A new report from the CDC looks at the numbers of VAERS, a portal monitored by the government, and where health workers in the US should report adverse events after vaccinations.

In a month in which nearly 14 million doses of vaccine were administered, only about 7,000 reports were sent to VAERS, of which 91% described mild incidents such as headaches, fatigue, and dizziness.

Anaphylaxis, a vaccine response that received wide media coverage, was found to be unusual: 62 total cases were reported at a dose of 4.5 per million doses – comparable to the rate of anaphylaxis with other common vaccines.

Amid the 14 million doses, 113 deaths were reported to VAERS; 78 of long-term care facilities and 35 outside the facilities – and so far none of the deaths have been directly linked to the vaccine.

The data is not entirely surprising, says William Schaffner, MD, a professor of preventive medicine and infectious diseases at Vanderbilt University Medical Center.

“The comprehensiveness of the safety evaluation was better than what we did for any licensed vaccine we used in the United States,” he told ABC News. “The clinical trials of both vaccinations were very extensive, and both showed very low severity of adverse reactions.”

The CDC also collected patient-reported data from v-safe, a smartphone app for reporting voluntary side effects. Of the 1.6 million vaccine recipients who participated, the majority reported mild side effects such as injection site pain, fatigue, headache, and chills. These symptoms were allegedly most prominent in the first day after injection – and worse with the second dose – but improved each subsequent day and disappeared by day 3 or 4.

The app has also collected data on pregnancy status, and the nearly 11,000 women who reported being pregnant will be tracked in a dedicated registry.
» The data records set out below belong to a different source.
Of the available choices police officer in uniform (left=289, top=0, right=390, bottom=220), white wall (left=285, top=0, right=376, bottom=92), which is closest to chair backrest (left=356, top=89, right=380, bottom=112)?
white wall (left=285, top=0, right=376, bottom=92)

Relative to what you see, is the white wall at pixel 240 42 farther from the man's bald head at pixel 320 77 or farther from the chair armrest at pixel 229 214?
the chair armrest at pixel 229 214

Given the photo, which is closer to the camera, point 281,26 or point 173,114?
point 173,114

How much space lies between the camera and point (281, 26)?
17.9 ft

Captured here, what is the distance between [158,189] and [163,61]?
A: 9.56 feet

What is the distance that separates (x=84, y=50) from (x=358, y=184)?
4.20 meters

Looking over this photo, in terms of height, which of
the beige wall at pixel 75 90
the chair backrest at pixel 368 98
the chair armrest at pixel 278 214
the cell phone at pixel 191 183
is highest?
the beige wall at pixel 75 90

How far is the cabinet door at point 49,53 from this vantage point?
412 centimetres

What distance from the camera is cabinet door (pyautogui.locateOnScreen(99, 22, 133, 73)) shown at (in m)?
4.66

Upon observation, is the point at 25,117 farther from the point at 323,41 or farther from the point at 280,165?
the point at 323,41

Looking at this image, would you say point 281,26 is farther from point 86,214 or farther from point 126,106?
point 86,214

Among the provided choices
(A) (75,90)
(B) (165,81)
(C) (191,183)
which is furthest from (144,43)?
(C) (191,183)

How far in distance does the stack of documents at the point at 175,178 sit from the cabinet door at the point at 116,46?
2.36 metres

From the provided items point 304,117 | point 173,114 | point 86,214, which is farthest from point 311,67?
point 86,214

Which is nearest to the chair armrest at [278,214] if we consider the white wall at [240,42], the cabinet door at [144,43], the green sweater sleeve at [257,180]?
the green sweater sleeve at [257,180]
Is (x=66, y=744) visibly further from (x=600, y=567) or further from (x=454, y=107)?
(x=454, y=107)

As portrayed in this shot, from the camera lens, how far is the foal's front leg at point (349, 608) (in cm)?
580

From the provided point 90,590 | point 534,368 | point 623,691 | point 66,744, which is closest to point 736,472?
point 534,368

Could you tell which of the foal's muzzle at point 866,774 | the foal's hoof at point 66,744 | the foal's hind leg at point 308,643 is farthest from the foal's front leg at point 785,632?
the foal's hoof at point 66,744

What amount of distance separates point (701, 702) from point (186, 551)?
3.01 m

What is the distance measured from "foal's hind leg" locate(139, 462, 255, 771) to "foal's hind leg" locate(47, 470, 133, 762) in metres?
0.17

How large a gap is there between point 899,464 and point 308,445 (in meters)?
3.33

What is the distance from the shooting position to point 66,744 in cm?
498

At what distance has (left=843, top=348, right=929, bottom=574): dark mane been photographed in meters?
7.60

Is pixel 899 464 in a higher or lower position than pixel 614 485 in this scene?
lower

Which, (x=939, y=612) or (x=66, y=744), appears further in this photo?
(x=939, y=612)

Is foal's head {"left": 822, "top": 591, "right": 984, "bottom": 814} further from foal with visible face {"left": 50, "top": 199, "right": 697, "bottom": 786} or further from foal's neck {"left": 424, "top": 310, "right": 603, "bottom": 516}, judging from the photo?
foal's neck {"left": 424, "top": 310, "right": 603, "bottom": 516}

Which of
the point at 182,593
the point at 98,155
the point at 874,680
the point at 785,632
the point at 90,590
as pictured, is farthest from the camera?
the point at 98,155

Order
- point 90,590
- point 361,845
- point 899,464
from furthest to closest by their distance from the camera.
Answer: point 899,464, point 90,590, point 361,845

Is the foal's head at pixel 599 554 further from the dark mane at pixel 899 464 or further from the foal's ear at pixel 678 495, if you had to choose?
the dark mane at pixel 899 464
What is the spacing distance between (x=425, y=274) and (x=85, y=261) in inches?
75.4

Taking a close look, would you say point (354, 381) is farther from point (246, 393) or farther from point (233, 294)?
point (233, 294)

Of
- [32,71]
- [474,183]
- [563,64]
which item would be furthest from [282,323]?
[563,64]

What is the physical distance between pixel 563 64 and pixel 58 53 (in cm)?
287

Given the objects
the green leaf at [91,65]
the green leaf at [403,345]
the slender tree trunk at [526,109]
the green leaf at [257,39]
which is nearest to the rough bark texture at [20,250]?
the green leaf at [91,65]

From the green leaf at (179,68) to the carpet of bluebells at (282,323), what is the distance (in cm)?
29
The CDC’s data is limited because it relies heavily on self-reported data. For example, in both the VAERS and v-safe reports, the most adverse events were observed in women. But as Schaffner describes, this does not necessarily mean that women are more prone to reactions.

“I am more likely to believe that reporting is a bias,” he said, describing the well-documented difference in health care use between men and women. “Women are more likely to seek medical attention and more likely to report illness.”

Those who judge the rate of explosion of the vaccine as too hasty can rest assured by the CDC reporting, Schaffner says.

“Now that we have very well analyzed data from a very comprehensive range of surveillance systems, we can go beyond the very large studies and say, ‘Look, we’re doing this in the real world, among your friends and neighbors,” he said. said. “This vaccine remains very, very safe.”

Eric Silberman, MD, a family physician in internal medicine at Northwestern Memorial Hospital, is contributing to the ABC News Medical Unit.